Entrevue par Cory Verbauwhede, en vue de la communication qui aura lieu le 1er septembre à 11 h intitulée « Sciences du psychisme et citoyenneté dans les institutions de rééducation pour jeunes délinquantes en France et en Belgique (1945-1970) ».


Cory Verbauwhede : Parlez-nous de votre parcours.

David Niget : Ma recherche doctorale, sous la direction de Jean-Marie Fecteau, fondateur du Centre d’histoire des régulations sociales dont je suis un chercheur affilié, a porté sur la mise en place du Tribunal pour enfants en France et au Québec. J’ai voulu apporter une perspective non-institutionnelle et non-juridique à une histoire qui demeure très classique dans son ensemble, en centrant mon travail sur les jeunes et leur « expérience sociale ». Je me suis d’abord intéressé à la première période d’existence du tribunal, de sa fondation en 1912 au sortir de la Deuxième Guerre mondiale, puis un poste de recherche postdoctorale à l’Université catholique de Louvain (UCL) m’a permis d’étendre la période étudiée jusqu’aux années 1950-1960, en me penchant sur le cas, passionnant, de la Belgique.

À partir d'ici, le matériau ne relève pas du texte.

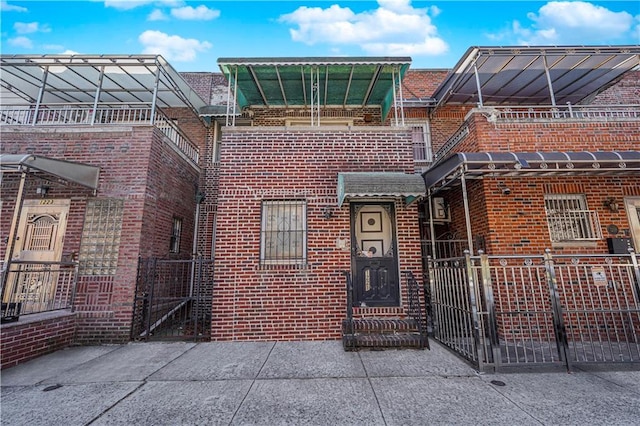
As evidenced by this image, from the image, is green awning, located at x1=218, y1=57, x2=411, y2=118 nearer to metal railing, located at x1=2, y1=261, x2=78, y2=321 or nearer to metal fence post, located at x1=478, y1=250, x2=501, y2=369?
metal fence post, located at x1=478, y1=250, x2=501, y2=369

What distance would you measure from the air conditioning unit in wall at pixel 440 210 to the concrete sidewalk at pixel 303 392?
369 cm

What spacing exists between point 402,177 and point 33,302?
25.8 ft

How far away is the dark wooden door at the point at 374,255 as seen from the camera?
5.69 meters

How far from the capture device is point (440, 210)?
742cm

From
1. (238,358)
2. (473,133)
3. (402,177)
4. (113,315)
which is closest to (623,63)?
(473,133)

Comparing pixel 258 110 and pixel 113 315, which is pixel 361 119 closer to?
pixel 258 110

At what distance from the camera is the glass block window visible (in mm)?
7700

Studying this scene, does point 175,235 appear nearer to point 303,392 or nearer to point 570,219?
point 303,392

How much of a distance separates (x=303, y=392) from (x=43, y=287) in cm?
598

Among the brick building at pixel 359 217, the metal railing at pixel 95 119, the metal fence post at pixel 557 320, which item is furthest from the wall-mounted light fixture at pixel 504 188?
the metal railing at pixel 95 119

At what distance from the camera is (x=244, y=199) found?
5941 millimetres

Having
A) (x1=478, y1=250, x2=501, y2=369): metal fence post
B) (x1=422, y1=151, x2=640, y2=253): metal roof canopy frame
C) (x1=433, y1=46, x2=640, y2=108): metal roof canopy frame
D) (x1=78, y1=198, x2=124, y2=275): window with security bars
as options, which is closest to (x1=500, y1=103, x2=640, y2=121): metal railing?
(x1=433, y1=46, x2=640, y2=108): metal roof canopy frame

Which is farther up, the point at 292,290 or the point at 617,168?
the point at 617,168

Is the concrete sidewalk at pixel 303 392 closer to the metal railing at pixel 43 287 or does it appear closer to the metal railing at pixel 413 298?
the metal railing at pixel 413 298
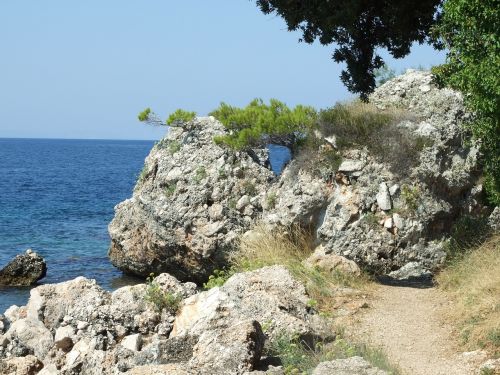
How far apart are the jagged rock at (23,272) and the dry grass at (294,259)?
9.46m

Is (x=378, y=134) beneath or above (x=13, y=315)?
above

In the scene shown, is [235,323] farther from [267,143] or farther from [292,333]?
[267,143]

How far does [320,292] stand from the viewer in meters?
15.8

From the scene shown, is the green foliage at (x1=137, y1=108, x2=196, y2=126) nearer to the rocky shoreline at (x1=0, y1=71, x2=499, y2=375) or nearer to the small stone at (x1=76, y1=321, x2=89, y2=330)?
the rocky shoreline at (x1=0, y1=71, x2=499, y2=375)

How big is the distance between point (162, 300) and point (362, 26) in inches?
332

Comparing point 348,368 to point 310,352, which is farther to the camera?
point 310,352

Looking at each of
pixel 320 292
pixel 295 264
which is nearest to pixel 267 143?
pixel 295 264

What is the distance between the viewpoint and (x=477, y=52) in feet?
48.1

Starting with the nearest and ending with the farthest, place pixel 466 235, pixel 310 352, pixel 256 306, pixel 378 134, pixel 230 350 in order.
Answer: pixel 230 350, pixel 310 352, pixel 256 306, pixel 466 235, pixel 378 134

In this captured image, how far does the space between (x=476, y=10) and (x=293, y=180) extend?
682 centimetres

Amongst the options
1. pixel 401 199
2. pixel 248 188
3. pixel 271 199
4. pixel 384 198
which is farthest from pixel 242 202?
pixel 401 199

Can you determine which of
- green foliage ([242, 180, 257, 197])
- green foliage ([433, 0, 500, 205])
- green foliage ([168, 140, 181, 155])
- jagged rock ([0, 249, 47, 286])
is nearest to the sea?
jagged rock ([0, 249, 47, 286])

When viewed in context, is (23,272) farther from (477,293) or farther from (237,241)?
(477,293)

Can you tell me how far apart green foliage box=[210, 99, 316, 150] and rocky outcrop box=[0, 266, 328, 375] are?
261 inches
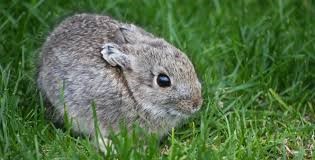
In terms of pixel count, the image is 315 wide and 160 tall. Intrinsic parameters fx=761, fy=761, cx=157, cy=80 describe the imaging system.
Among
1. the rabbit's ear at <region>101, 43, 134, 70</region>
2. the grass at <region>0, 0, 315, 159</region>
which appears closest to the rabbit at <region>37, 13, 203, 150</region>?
the rabbit's ear at <region>101, 43, 134, 70</region>

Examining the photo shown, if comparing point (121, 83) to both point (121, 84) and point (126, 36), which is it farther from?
point (126, 36)

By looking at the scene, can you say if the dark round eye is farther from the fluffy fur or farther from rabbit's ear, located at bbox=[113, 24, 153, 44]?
rabbit's ear, located at bbox=[113, 24, 153, 44]

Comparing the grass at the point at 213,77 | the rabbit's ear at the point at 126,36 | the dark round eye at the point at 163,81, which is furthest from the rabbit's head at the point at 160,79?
the grass at the point at 213,77

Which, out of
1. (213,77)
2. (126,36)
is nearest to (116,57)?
(126,36)

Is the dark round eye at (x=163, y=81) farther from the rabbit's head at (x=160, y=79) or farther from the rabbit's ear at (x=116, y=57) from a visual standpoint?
the rabbit's ear at (x=116, y=57)

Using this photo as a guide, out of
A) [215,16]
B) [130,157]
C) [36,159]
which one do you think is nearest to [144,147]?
[130,157]

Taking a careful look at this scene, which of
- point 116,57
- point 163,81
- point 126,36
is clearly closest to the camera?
point 163,81

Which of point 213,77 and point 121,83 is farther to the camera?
point 213,77

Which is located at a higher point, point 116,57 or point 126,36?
point 126,36
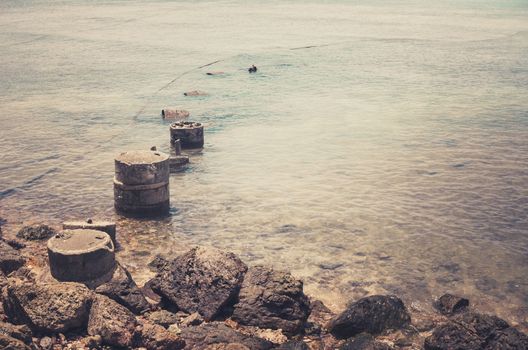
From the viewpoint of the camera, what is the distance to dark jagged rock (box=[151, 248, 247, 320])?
272 inches

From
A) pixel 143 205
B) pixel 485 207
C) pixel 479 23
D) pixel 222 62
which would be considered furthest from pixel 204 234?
pixel 479 23

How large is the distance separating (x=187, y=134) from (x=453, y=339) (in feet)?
26.8

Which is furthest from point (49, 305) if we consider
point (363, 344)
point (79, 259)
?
point (363, 344)

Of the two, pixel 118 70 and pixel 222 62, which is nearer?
pixel 118 70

CV : Comment distingueriez-vous votre approche d’une historiographie plus « classique »?

DN : Lorsque j’étais aux études, l’histoire sociale se concentrait de plus en plus sur les acteurs, en suivant les propositions épistémologiques de Boltanski par exemple. Dans mon domaine, cela impliquait de s’intéresser au « sujet juvénile » qui fait face aux systèmes de normes instaurés par les institutions bien plus qu’aux institutions elles-mêmes. Je suis donc un chercheur de mon époque.

CV : Pour le colloque Question sociale et citoyenneté, vous proposez une communication sur le point de vue des jeunes face à l’intervention des experts en matière de « psychisme » dans le dispositif pénal des jeunes en Belgique et en France. Comment en êtes-vous arrivé à vous intéresser à ce sujet, et surtout, quelles sont vos sources, puisqu’il s’agit d’une histoire qu’on devine peu documentée?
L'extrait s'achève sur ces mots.